• **Written exercise**
Copy the listing from the line containing "Which of the" up to and including the line containing "Answer: the paving stone at pixel 448 168", substituting "looks farther away" for "appears further" and leaving everything else unchanged.

• **Data for this task**

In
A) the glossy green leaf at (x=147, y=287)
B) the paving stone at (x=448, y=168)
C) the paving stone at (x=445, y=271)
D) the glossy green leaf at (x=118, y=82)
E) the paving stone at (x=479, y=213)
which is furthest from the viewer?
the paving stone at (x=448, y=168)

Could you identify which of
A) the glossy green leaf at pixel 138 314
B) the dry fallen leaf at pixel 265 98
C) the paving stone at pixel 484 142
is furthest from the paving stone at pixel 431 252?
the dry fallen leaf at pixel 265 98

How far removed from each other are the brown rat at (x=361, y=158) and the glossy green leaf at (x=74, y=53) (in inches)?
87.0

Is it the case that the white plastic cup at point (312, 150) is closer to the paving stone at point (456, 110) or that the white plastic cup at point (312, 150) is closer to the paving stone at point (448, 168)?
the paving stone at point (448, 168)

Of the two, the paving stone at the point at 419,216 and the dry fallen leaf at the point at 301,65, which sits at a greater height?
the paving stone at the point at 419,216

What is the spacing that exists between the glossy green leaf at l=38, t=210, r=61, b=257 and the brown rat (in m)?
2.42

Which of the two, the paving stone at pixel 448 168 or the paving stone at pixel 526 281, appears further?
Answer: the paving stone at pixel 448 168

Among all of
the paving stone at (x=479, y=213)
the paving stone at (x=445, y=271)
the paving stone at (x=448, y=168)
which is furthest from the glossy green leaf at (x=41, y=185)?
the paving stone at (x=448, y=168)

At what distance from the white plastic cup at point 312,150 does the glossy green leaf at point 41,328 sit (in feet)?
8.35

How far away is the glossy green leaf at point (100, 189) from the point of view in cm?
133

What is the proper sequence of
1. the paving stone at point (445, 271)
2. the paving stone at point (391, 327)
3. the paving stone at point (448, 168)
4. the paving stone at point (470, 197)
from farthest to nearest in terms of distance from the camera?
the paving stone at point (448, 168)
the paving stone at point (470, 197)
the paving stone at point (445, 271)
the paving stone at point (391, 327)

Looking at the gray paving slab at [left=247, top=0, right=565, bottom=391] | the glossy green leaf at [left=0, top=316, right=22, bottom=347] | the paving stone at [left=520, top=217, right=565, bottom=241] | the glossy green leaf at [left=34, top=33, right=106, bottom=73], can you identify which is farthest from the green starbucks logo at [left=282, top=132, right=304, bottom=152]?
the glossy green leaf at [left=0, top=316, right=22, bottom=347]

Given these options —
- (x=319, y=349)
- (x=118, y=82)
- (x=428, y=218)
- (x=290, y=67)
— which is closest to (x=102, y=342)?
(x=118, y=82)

• **The response**
Which of the two, the paving stone at pixel 448 168 or the paving stone at pixel 526 281, looks farther away?
Answer: the paving stone at pixel 448 168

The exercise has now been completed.